Alphabet soup of schemes
There is no dearth of schemes in any Budget. This year we had 42 occurrences of `scheme' in the Speech, beginning with Mid-day Meal Scheme and ending with an `optional composition scheme' for service tax. Schemes include: National Means-cum-Merit Scholarship Scheme, NREGS or National Rural Employment Guarantee Scheme, `a scheme for induction of high-yielding milch animals', NAIS or National Agricultural Insurance Scheme, `a new scheme' called AABY or Aam Admi Bima Yojana, `viability gap funding scheme', TUF (Technology Upgradation Fund) Scheme, and DRI (Differential Rate of Interest) Scheme.
`Across country' to `a cross-country'
In the `Finance Bill' section of http://indiabudget.nic.in, the first document to download is `Corrigenda'. It begins with `dependent' for `dependant'; then, for `substituted' substitute `inserted', insert `of' after `set off', and split `across country' as `a cross-country'. Good fun.
Services cross a hundred
The 99 services already on the statute book would `welcome the new assessees', of whom `renting of immovable property for use in the course of furtherance of business or commerce', gets a sleepy number, sub-clause (zzzz). Then come: (zzzza) to cover works contract, excluding works contract in respect of roads, airports, railways, transport terminals, bridges, tunnels and dams; (zzzzb) about development and supply of content for use in telecommunication services, advertising agency services and online information and database access or retrieval services; and two more, relating to asset management including portfolio management and all forms of fund management; and design services.
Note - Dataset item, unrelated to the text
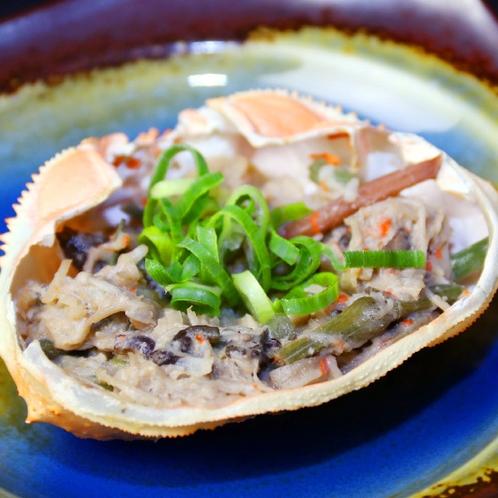 【かに甲羅焼き】カニ味噌とかに身を季節の山菜と和えております。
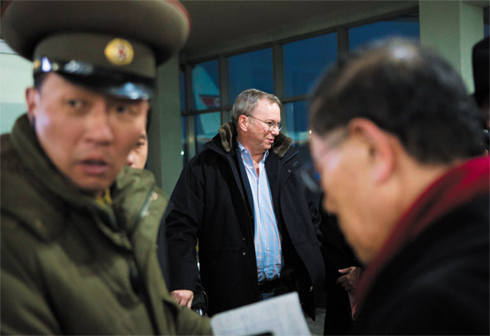 Google Chairman Eric Schmidt (center) arrives in Pyongyang on Monday. /AP-Newsis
Definitions should be of interest. Such as, of `development and supply of content'. It includes "development and supply of mobile value added services, music, movie clips, ring tones, wallpaper, mobile games, data, whether or not aggregated, information, news and animation films."
Revenue foregone
An important document among the Budget papers is one on `Revenue foregone'. It starts by explaining that the main objective of any tax system is to raise revenues to fund Government expenditures. "The amount of revenue raised is determined to a large extent by tax bases and tax rates. It is also a function of a range of measures - special tax rates, exemptions, deductions, rebates, deferrals and credits - that affect the level and distribution of tax. These measures are sometimes called `tax preferences'." The phrase does not mean that paying tax is a matter of preference. "Tax preferences may be viewed as subsidy payments to preferred taxpayers. Such implicit payments are referred to as `tax expenditures' and it is often argued that they should appear as expenditure items in the Budget... " elaborates the 20-page document. Tailpiece "Have you seen the aam aadmi, everybody talks about on the TV?" "You mean the mango vendor?"